Another Scary Teacher story - Here's your yellow star

I haven't posted about scary teachers for awhile. There's no shortage, it is just that I've been busy.

Kimberly Swygert, at Number 2 Pencil, has posted up a storm recently. One of her posts is about how teachers at Apopka Memorial Middle School , Florida Middle school, handed out yellow stars to children with last names from L to Z. A local TV station reports that the stated goal was so some of the children would learn what it was like to be a Jew during the Holocaust.

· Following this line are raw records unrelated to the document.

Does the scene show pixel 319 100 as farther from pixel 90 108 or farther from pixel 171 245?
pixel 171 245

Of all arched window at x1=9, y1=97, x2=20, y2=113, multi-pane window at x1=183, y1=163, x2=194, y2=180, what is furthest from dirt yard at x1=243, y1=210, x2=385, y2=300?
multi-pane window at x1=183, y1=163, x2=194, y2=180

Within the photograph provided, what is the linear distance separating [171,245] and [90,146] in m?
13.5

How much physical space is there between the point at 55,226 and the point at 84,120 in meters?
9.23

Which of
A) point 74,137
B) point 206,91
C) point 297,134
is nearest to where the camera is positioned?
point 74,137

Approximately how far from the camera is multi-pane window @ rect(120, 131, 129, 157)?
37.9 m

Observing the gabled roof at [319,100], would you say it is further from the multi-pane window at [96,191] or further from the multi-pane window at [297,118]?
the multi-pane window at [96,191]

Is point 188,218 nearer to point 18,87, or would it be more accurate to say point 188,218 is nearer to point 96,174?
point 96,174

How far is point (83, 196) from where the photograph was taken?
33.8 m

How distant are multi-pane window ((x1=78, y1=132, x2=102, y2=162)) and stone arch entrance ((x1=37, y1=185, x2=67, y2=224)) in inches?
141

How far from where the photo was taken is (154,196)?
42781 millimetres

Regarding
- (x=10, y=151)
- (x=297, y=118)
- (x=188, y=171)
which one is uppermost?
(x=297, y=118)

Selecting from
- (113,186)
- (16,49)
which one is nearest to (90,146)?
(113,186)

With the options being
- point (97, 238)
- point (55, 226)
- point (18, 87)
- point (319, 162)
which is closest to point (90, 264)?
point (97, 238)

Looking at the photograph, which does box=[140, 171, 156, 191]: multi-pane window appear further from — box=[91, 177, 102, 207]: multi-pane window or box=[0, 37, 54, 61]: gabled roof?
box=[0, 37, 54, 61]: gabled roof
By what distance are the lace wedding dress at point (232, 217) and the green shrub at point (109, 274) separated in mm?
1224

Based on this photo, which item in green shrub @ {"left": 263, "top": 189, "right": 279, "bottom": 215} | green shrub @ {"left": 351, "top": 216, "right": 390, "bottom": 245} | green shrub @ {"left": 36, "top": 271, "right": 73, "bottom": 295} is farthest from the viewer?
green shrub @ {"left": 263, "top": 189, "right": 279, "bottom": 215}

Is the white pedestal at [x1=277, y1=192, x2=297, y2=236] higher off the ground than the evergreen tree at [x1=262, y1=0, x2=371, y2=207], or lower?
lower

The parents weren't asked ahead of time, or even told. All day long the children with yellow stars were harassed. Scary! There are many problems here. One is the school probably is doing a poor job of teaching the basics, like reading, writing, and arithmetic. Another problem is the parents weren't asked. The school clearly stepped over the line.

And if I were I betting man, I would take even odds that those in the public school who initiated this won't really suffer. Their hands might get slapped, but they won't be fired.


----------
Technorati tags: , ,

2 comments:

Robert M. Lindsey said...

When I was in elementary school there was something like this only it had to do with eye color. (not at my school, but we heard about it, and at college we saw a film about it) I remember thinking it was pretty cruel, even as a little kid. That was the 70s, so this has been around for a long time.

Headmistress, zookeeper said...

I was going to post about the same thing Robert Lindsey mentioned. It was a school somewhere in the South, and the teacher decided they needed to learn about prejudice. So she spent several days telling them that children with one eye color (blue or brown) were dumb, couldn't do anything right, taking their papers last, being unfair when she could and sanctioning mockery and teasing. Then she reversed and did the other eye color.
She didn't clear it with anybody first, and she had a news crew come in and film it all.

I read a book about it in the mid-eighties. I remember talking about it with my neighbor, who was no conservative, but still a very smart lady, and she said she just couldn't believe how much social engineering and experimentation teachers thought they could do in schools without giving any long term consequences much thought.

I've wondered how those kids did. Wish I could remember the name of the book.